Francis Collins is an unusual scientist. A physical chemist and doctor who rose to prominence as the leader of the Human Genome Project, he has recently been appointed by President Barack Obama as head of the NIH, the largest biomedical funding and research organization in the country. Collins is unusual because along with this undoubtedly distinguished scientific credentials he brings another kind of background to the job; that of a pious, church-going Christian. A few years ago Collins published a book that argued for a scientific basis for belief in God, and not just a theological one. Needless to say, his views have caused concern among a number of atheist scientists and secular scientists in general.
It is one thing to be a deist, namely someone who believes in the kind of abstract God embodied in the laws of nature who could have set the universe in motion and then let it run its course without interfering, but quite another to be a proper theist, a person who believes in the kind of material God that most people who believe in God invoke, one who helps out or doles out punishment in daily life and personal matters. Collins seems to be more of a theist. And therefore his appointment to the NIH again raises a question which has fomented reams of arguments, and sometimes almost violent argument, on blogs and in books. The central question is; can a scientist truly be religious? Since this question immediately gets you into a morass of conflicting views and definitions, I will simply state my one line answer to the question in this specific context; from an empirical standpoint of course you can be religious and a scientist, as demonstrated by the existence of many religious scientists like Collins. But from a philosophical standpoint, you then have to accept that there is some very strange compartmentalization in your mind that allows you to essentially sustain two opposite and clearly conflicting paradigms simultaneously, one paradigm in which faith without evidence is positively eschewed and another in which faith without evidence is positively extolled. As an aside, it is a fascinating scientific question how such compartmentalization can occur.

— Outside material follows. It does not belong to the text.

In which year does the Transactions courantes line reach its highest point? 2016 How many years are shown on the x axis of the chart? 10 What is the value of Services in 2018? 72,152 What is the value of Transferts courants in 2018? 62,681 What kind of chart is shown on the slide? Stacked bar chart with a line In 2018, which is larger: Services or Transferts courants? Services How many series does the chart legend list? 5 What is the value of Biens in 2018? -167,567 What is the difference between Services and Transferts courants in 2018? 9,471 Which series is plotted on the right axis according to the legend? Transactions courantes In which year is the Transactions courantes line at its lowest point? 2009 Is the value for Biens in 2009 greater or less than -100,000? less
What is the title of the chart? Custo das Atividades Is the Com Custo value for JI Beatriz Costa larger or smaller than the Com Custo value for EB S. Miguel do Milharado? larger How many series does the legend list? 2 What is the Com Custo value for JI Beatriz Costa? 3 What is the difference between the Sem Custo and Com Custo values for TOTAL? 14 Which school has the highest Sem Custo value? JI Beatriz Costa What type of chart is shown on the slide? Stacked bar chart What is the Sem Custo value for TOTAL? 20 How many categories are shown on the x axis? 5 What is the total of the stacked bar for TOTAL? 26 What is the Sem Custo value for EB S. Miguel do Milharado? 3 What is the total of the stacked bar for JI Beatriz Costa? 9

Collins has come under fire from, among others, one of my favorite writers Sam Harris, whose controversial book The End of Faith made a compelling case against religious faith. In a piece in the New York Times, Harris criticizes Collin's views, best enumerated in his book, which essentially proclaim that God must exist since some things are beyond the scope of science. Both Harris and me find this kind of reasoning remarkably simple-minded. How does someone know that things that are beyond the scope of science today would always be so? For instance Collins quips that God must have adjusted the values of the so-called fundamental constants of nature (such as Planck's constant, the speed of light etc.), since life seems to depend on an incredibly precise fine-tuning of their values. But how do we know that science is never going to provide an answer for their origin? If "God" is simply a place card for "we don't know" then it sounds fine, but Collins seems to actually imply some kind of interventionist God here.
More importantly, does such a belief in God mean that we should automatically stay away from certain things and not apply critical questioning to them because they have been declared by religions to be supernatural by definition? Even Collins will admit that pushing any question under the rug by default by declaring that it is beyond the purview of science is completely antithetical to rational inquiry.

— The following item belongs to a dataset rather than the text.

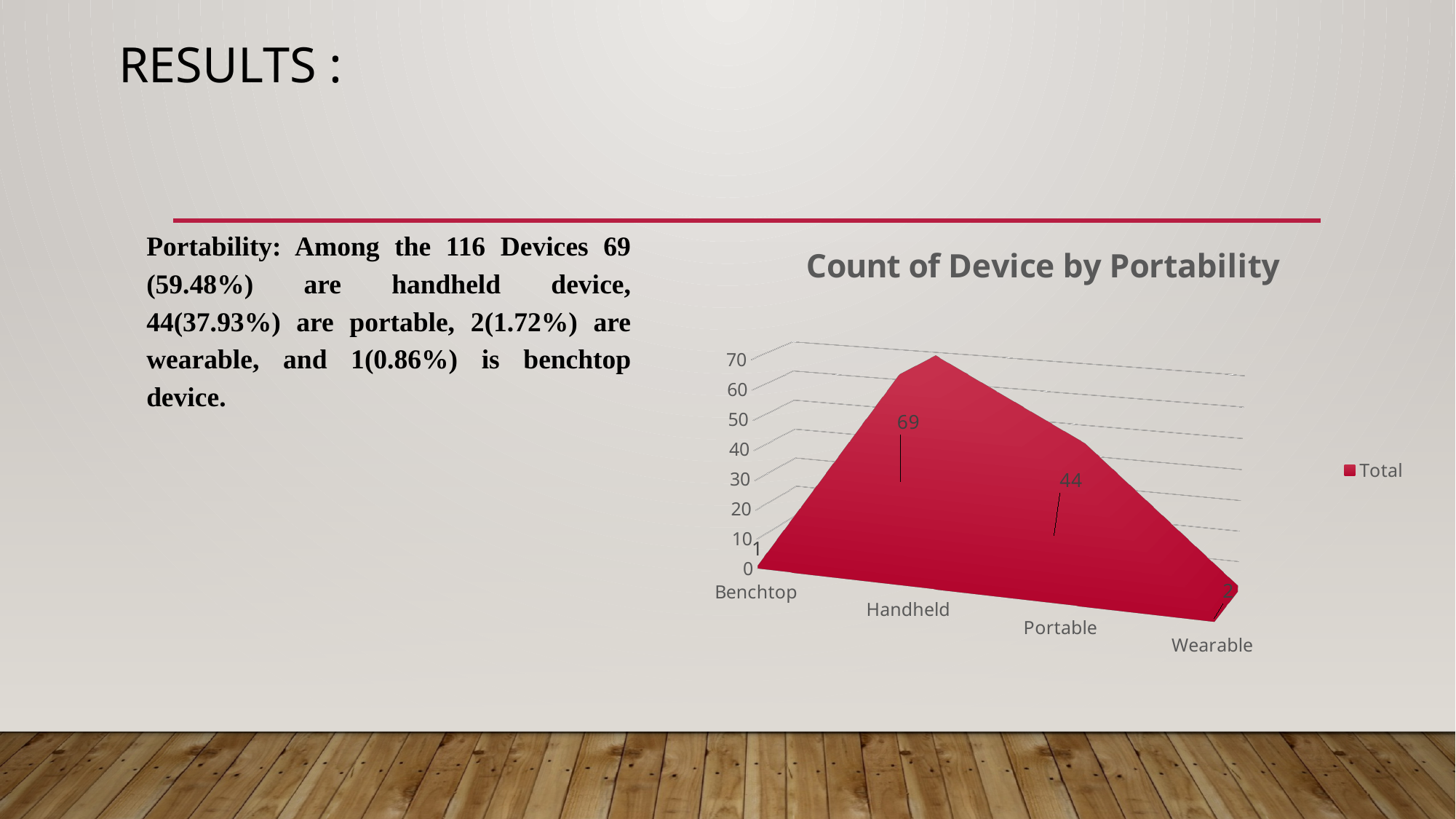
What is the value for Portable in the chart? 44 What is the value for Handheld in the chart? 69 What is the title of the chart? Count of Device by Portability What is the value for Benchtop in the chart? 1 Which is larger, the value for Portable or the value for Wearable? Portable How many categories are shown on the x axis of the chart? 4 How many series does the chart legend list? 1 Which category has the highest value in the chart? Handheld Is the value for Handheld greater or less than 60? greater What is the difference between the values for Handheld and Portable? 25 Which category has the lowest value in the chart? Benchtop What is the value for Wearable in the chart? 2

Harris is particularly concerned about Collins's enunciations about neuroscientific research. The last few decades have provided spectacular and remarkable insights into attributes that were for many years considered almost mystical, things like human emotions, love and the nature of faith itself. But in recent years, science is gradually opening a window into these attributes, answering questions like; What happens when someone is praying? How does the brain look when it is experiencing intense emotion? Studies like functional magnetic resonance imaging (fMRI) are making significant headway into answering such questions and detecting common patterns of neuronal activity that are at play. Collins essentially says that there is something special about faith and human emotions and that God injected these qualities into human beings at some point in our evolution. Would Collins then have us not explore the scientific basis of such human attributes by assuming that they are beyond scientific inquiry? These questions worry Harris and some others like evolutionary biologist Jerry Coyne of the University of Chicago, and they worry me. Some of Collins's statements from a set of slides that are cited by Harris and Coyne really sound preposterous.
Is it dangerous to have a bona fide Christian heading the most important biomedical research agency in the country, and one of the most significant of its kind in the world? In spite of the above concerns I would say not per se. I would say that Collins should be given the benefit of doubt. After all, there does not seem to be a shred of evidence that his religious leanings have affected his capacity for objective scientific judgement. The NIH is a scientific organization and Collins's leadership of it should be judged purely based on his handling of the science. We should not care as much about what he says as about what he does. In the absence of evidence that his religious views are affecting his ability to allocate funding for specific kinds of research, he should be closely watched but not condemned.
At the same time, I share Harris, Coyne and others' sense of unease for a totally different reason; Collins's appointment might unfortunately have the disastrous side effect of enabling creationists and proponents of intelligent design to clamor and push their agenda for turning science and religion into convenient bedfellows. Creationists might make Collins's appointment a case for asserting that not only is religion compatible with science but it's even necessary, as purportedly exemplified in the highest echelons of science policy and research. Collin's appointment may sadly make it easier for the creationists to weasel their way into sensible scientific debate. For this reason the appointment may cause problems, and we will have to make sure that Collins is constantly watched and criticized wherever appropriate. The price of scientific freedom, it seems, is indeed eternal vigilance.